And what do you think her majesty gave?

The “Camera Tube” that picture the brave,

The young or the old, the lovely and fair,

Oh really good gracious what a blessing it are.

Daguerreotypes Bright,

And Photographs right,

That index the face as truly as life:

With Ambrotypes new,

So faithful and true,

To picture the husband, son, daughter and wife.

Secure the shadow, ere the substance fade,

For time will cast o’er all a deeper shade,

And life-like ties soon be broken,

And farewell words yet to be spoken.

Now Watson’s Rooms are just the place,

To get a copy of your face;

They keep all right forever

And ne’er will dim, no never!

Come and see—

The sight is free!

Call All, At Watson’s.

Watson is not recorded in other photographic directories as being active in Glasgow, Missouri. 

A. Watson

1857                83 Main Street, Richmond, Virginia.

1857-1859     77 Main Street, Richmond, Virginia.

A. Watson is a complicated entry.  There are a total of twenty six advertisements and two announcements that were recorded from The Daily Dispatch (Richmond, Virginia).  Two advertisements and two announcements mentioned a Watson & Son, one of the announcements is recorded as Mrs. Watson and Son.  This is possibly a typo but further research is needed.  There are also a number of advertisements between December 8, 1857 to November 21, 1859 that only mention Watson.  The identification of the son is not recorded in any of the ads or announcements recorded.  Craig’s Daguerreian Registry does mention John W. Watson as being active in Richmond in 1859, it is possibly that he is the son.

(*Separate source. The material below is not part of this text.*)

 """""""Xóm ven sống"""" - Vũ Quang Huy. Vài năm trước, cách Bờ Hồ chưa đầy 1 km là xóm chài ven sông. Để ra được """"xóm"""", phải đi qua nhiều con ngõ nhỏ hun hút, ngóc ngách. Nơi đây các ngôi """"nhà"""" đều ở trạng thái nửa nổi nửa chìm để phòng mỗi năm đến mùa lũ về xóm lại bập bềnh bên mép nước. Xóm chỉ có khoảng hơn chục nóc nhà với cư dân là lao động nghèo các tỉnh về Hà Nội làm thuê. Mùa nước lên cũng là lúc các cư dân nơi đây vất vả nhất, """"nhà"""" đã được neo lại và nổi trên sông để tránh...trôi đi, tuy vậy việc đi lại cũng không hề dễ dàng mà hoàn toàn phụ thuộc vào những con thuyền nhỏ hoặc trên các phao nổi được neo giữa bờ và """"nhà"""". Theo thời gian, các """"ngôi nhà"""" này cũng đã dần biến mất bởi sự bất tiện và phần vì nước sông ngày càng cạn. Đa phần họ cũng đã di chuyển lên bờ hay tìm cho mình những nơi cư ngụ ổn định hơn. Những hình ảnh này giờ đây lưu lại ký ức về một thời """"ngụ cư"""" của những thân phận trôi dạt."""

 1.  Advertisement ran on October 23 & 24, 1857.  Genuine Double Glass Ambrotype Picture For 50 Cents, At Watson’s Melainotype And Ambrotype Gallery—On Friday, 23d Oct.—Fine Ambrotype Views of Niagara, taken on the spot by A. Watson.  Visitors wishing a view of the Falls, can secure a most accurate and imperishable mirror of the greatest cataract in the world.  Ladies and Gentlemen are respectfully invited to call and examine their specimens, as they need only to be seen to be appreciated. 

Remember, Watson intends to give his first week’s profits for the benefit of the poor of Richmond.  Pictures taken from 25 cents to $10.                                                                       

2.  Advertisement ran from October 26 to 31, 1857.  Watson’s Double Glass Ambrotypes, only 25 Cents.—Be sure and see Watson’s Double Glass Ambrotypes at 25 and 37½ cents, before you have your likeness.  Rooms 83 Main street.  Malainotypes and Panotypes taken by him.  The whole of the first week’s profits to be given to the poor of this city.                                                                                                                 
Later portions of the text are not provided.